**TASKS**
(A) In one to three sentences, explain why the family went back to Bali in 2020, using the reasons given in the post about Green School.
(B) Decide whether each statement below agrees with the post about Green School, answering yes or no and quoting the deciding words: (i) The writer's children attended Grades 3 and 7 at Green School in 2012. (ii) Graduating Green School students are defined by an SAT or GSCE number. (iii) The writer's two children are now aged 19 and 22.
(C) Carry the post about Green School forward from its last sentence, keeping the writer's voice.

━━━ SOURCE EXTRACT ━━━

Educating Future-Ready Kids

Former Green School parent and student mentor, Sally Lewis, with her mentees in 2022

I’m Sally – an alumni parent and student mentor of Green School, Bali. Our children attended Grades 3 and 7 at Green School in 2012 and after 7 years back in Australia, we unexpectedly returned to Bali in 2020 at my son’s request, to join this unique ‘community of learners’ once again. Despite good grades and a great bunch of friends, our son wasn’t enjoying school, was unchallenged and couldn’t see the relevance in rote learning and regurgitating what the traditional curriculum in Australia had to offer. Having attended Green School in Grade 3, he somehow knew there was a different way.

Our previous experience in 2012 gave us the belief that Green School would provide a different approach to learning, equip him with a more relevant, enjoyable experience and make his final years of High School more worthwhile, somehow preparing him for his future. The graduates we knew had a sense of readiness, maturity and confidence about them. Was it the natural environment and architecture, the inspiring teachers or the student-centred approach and focus on applicable learning that contributed to this? With no standardised testing and without the seemingly all-important SAT or GSCE number to define graduating students, we were curious about the outcome. And so began another adventure…

 As a parent of 2 young adults (now aged 19 and 22) I had been having conversations about ‘next steps’ for the past 10 years. The common thread running through these conversations is an underlying fear of making the wrong decision, of making fatal mistakes along with an increasingly deep-seated anxiety about the future and “what if it doesn’t all work out?”

━━━ AVAILABLE DATA ━━━

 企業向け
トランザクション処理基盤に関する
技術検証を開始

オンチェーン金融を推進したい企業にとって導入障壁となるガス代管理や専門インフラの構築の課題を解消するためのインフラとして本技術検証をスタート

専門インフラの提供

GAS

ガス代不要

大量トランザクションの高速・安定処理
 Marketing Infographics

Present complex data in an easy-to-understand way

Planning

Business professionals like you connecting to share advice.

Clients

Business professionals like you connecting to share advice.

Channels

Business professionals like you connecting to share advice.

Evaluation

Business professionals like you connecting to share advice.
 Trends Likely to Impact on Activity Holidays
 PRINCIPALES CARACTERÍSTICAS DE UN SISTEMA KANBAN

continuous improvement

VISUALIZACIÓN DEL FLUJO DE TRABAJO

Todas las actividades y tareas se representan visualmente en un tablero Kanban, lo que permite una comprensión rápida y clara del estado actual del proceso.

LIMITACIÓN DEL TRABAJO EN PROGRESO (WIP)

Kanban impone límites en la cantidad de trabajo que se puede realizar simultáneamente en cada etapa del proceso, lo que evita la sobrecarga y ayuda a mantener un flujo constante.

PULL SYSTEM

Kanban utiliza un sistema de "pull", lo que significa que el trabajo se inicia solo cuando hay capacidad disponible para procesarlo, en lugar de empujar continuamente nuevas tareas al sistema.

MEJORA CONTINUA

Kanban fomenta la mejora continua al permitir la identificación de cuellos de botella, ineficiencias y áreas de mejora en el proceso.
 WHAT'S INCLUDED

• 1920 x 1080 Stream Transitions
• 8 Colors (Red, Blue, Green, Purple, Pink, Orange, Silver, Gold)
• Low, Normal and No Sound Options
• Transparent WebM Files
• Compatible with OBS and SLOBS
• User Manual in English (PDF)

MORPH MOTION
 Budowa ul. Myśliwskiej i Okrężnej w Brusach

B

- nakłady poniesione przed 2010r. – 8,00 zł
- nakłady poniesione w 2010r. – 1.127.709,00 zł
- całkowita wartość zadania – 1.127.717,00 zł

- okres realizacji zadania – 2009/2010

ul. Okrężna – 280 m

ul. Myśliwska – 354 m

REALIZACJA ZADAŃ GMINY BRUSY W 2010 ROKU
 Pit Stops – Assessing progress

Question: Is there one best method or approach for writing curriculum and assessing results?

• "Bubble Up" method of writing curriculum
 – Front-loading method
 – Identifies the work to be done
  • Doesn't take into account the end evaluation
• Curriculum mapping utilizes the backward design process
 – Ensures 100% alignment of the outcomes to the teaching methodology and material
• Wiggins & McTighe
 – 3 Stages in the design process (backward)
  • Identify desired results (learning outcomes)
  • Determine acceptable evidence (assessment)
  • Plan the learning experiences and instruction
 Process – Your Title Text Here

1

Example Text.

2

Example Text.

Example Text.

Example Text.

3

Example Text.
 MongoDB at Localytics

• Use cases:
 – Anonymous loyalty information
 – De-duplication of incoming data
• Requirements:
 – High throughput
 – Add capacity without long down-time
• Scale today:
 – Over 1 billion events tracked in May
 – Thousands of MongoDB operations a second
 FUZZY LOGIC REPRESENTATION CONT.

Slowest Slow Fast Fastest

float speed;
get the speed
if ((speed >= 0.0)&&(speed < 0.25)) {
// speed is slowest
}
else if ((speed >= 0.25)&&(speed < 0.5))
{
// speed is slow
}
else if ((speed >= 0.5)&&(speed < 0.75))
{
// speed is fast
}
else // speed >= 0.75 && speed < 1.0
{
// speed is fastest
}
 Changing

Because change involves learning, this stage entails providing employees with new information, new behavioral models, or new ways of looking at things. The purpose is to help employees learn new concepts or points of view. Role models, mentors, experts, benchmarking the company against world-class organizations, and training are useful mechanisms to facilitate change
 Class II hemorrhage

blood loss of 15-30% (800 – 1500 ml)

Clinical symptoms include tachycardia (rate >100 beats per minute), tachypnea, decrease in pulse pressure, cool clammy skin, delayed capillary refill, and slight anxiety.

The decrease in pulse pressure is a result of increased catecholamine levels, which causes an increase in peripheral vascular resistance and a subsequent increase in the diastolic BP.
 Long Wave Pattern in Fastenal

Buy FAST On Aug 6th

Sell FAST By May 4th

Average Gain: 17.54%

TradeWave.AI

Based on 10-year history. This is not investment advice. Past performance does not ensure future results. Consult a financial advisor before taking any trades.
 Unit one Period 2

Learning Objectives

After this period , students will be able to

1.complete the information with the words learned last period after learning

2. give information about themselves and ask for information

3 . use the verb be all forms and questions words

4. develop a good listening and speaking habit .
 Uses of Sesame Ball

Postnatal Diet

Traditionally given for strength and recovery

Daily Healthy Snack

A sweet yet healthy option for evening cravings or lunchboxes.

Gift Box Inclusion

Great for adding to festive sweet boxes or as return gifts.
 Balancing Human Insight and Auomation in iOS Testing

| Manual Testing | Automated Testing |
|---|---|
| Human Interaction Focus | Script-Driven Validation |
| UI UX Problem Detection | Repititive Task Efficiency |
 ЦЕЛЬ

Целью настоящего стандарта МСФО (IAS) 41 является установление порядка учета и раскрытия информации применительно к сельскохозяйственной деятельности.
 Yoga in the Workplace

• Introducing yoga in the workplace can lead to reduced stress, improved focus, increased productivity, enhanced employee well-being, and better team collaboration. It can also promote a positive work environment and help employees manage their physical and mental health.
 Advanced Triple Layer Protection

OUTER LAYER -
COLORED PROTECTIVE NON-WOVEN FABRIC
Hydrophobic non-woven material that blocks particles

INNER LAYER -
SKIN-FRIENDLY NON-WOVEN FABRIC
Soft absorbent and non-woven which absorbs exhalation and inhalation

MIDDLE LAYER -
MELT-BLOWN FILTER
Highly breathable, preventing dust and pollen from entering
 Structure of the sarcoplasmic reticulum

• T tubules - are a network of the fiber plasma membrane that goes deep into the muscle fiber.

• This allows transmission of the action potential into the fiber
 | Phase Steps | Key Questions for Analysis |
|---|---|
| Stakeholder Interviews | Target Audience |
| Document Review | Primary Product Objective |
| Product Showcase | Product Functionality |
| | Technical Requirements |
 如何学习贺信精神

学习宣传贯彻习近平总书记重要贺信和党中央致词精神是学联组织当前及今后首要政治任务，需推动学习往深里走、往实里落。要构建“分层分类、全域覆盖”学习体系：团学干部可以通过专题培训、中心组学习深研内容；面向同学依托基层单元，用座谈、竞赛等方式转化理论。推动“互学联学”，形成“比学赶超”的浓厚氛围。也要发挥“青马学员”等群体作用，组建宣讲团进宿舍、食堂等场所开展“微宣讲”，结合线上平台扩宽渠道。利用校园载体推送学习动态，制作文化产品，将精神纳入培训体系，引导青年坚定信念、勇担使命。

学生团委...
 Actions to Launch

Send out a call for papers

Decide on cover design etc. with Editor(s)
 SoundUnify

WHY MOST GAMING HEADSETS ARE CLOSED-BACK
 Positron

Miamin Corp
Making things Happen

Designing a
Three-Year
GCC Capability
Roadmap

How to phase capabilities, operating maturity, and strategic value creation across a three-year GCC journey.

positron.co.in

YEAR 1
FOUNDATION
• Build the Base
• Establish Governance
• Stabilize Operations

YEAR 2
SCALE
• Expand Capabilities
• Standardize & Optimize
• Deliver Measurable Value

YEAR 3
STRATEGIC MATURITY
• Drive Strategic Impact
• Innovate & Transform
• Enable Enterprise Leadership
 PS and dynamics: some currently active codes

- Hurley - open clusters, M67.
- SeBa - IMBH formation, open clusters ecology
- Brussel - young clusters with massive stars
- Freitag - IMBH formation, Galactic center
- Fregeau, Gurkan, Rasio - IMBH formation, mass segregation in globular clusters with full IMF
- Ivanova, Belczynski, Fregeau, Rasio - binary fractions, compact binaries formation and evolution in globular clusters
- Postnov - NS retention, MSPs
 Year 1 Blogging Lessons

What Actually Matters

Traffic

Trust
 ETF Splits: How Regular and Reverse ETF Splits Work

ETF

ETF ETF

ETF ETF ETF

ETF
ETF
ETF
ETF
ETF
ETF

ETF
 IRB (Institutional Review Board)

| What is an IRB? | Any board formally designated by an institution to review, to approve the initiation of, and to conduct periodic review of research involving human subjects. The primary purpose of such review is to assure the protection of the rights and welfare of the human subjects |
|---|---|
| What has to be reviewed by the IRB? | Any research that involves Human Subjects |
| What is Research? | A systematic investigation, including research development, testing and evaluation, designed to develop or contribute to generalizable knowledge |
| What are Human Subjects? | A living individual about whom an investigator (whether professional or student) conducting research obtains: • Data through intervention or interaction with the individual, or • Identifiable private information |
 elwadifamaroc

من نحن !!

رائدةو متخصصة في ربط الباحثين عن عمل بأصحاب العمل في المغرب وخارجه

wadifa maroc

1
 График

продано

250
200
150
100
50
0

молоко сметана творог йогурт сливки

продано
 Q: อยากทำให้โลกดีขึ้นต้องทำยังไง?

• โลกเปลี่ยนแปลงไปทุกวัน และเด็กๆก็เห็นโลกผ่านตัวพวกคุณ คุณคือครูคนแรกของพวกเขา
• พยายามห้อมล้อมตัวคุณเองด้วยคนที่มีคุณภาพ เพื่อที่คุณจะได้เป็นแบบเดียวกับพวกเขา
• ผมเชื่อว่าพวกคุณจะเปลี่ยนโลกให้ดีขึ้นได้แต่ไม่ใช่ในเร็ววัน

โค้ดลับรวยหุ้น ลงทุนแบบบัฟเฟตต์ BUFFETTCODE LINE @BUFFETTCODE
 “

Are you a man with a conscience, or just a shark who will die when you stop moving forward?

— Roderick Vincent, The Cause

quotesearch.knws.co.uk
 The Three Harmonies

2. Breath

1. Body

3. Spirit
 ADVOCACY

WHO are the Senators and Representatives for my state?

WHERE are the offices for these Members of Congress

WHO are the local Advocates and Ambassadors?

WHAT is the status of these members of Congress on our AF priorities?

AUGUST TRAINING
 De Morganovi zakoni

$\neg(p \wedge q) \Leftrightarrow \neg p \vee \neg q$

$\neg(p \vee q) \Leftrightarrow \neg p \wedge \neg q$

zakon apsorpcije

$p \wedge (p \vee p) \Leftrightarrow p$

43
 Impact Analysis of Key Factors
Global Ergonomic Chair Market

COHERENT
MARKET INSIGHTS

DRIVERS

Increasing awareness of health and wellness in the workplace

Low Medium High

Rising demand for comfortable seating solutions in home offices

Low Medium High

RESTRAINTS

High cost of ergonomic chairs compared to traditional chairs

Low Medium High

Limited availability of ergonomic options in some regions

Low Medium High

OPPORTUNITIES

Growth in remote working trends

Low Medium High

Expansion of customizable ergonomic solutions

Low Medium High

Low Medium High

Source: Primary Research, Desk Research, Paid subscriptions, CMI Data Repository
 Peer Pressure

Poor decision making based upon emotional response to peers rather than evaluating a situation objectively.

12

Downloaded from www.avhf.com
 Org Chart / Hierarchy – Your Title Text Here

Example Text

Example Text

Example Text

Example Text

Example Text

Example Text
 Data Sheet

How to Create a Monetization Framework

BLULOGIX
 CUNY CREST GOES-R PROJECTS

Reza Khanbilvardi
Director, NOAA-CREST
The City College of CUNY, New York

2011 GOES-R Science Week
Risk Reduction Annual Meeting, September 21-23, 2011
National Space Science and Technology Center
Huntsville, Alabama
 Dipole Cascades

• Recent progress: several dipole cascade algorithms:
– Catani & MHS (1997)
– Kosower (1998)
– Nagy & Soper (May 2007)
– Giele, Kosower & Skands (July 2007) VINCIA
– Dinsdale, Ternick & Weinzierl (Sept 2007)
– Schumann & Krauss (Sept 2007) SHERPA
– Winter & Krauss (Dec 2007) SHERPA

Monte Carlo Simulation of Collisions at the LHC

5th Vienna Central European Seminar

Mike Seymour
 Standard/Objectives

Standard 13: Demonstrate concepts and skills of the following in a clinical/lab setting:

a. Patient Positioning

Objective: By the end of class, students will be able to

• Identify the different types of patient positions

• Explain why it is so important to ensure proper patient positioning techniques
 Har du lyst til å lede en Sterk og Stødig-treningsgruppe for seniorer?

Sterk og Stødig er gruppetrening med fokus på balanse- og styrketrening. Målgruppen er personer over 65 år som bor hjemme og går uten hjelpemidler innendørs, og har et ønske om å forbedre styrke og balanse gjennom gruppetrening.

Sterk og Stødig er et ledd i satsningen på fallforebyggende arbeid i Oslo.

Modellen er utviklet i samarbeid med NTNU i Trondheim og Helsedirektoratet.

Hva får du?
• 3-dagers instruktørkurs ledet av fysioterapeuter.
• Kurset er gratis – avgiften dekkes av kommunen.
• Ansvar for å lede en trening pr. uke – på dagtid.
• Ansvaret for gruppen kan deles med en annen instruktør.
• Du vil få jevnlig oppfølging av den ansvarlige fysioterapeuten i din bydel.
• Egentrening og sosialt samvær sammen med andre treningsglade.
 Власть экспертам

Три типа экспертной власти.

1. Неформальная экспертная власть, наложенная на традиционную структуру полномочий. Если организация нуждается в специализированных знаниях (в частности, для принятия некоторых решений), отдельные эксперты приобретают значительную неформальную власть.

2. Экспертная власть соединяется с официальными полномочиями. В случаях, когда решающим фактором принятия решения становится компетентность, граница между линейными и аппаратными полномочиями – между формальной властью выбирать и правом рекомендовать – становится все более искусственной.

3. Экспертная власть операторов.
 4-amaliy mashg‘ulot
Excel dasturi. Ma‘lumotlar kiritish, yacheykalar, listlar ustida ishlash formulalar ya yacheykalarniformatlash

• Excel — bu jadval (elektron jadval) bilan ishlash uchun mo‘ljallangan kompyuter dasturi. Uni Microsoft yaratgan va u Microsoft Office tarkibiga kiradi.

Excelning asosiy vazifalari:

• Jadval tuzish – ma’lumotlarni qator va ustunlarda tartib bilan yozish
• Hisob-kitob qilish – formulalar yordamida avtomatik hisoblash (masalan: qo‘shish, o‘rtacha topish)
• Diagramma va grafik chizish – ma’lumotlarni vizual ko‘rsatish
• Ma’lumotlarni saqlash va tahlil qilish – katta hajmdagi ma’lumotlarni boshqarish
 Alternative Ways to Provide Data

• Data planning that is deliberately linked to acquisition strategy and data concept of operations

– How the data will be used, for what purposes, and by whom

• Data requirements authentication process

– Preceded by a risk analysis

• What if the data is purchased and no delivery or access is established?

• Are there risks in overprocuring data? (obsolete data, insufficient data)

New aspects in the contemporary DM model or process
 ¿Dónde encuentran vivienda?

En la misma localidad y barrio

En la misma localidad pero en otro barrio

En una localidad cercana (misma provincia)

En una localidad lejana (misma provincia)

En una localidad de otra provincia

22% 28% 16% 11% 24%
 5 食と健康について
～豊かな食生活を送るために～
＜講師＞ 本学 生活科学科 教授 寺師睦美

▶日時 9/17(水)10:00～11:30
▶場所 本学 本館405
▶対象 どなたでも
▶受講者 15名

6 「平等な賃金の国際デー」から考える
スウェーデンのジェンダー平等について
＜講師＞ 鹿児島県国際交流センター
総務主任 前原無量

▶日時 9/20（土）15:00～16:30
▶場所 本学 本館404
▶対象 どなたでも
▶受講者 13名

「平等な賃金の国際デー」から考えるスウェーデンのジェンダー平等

━━━

**RESULTS**
(A) They returned because their son asked to. Despite good grades and friends, he wasn't enjoying school in Australia, felt unchallenged and couldn't see the relevance of rote learning and regurgitating the traditional curriculum. Having attended Green School in Grade 3, he knew there was a different way.

(B)
(i) Yes: "Our children attended Grades 3 and 7 at Green School in 2012"
(ii) No: "With no standardised testing and without the seemingly all-important SAT or GSCE number to define graduating students"
(iii) Yes: "now aged 19 and 22"

(C)
As a Student Mentor in Pathways and Wellbeing at Green School, I found myself having very similar conversations. Many of the high school students told me they felt pressure to do something they didn’t think they would enjoy, expressed fears they would not be meeting their parents’ expectations, felt unprepared for ‘real life’ and often worried about choosing the ‘wrong’ pathway post-graduation.

It was these frank conversations with the High School students that led me to create the following Pathways and Well-being programmes: Now What? Seeds of Greatness; Ripples of Impact; Critical Conversations.

 Getting to the heart of the students’ issues largely informed the direction and content of the programmes, which later became the subject of my book: Figuring Out Your Future: A Guide to Life Beyond the School Gates, written to equip both students and their parents at this often-tricky crossroads with what is needed to step confidently into their future and build a life they will never want to escape from.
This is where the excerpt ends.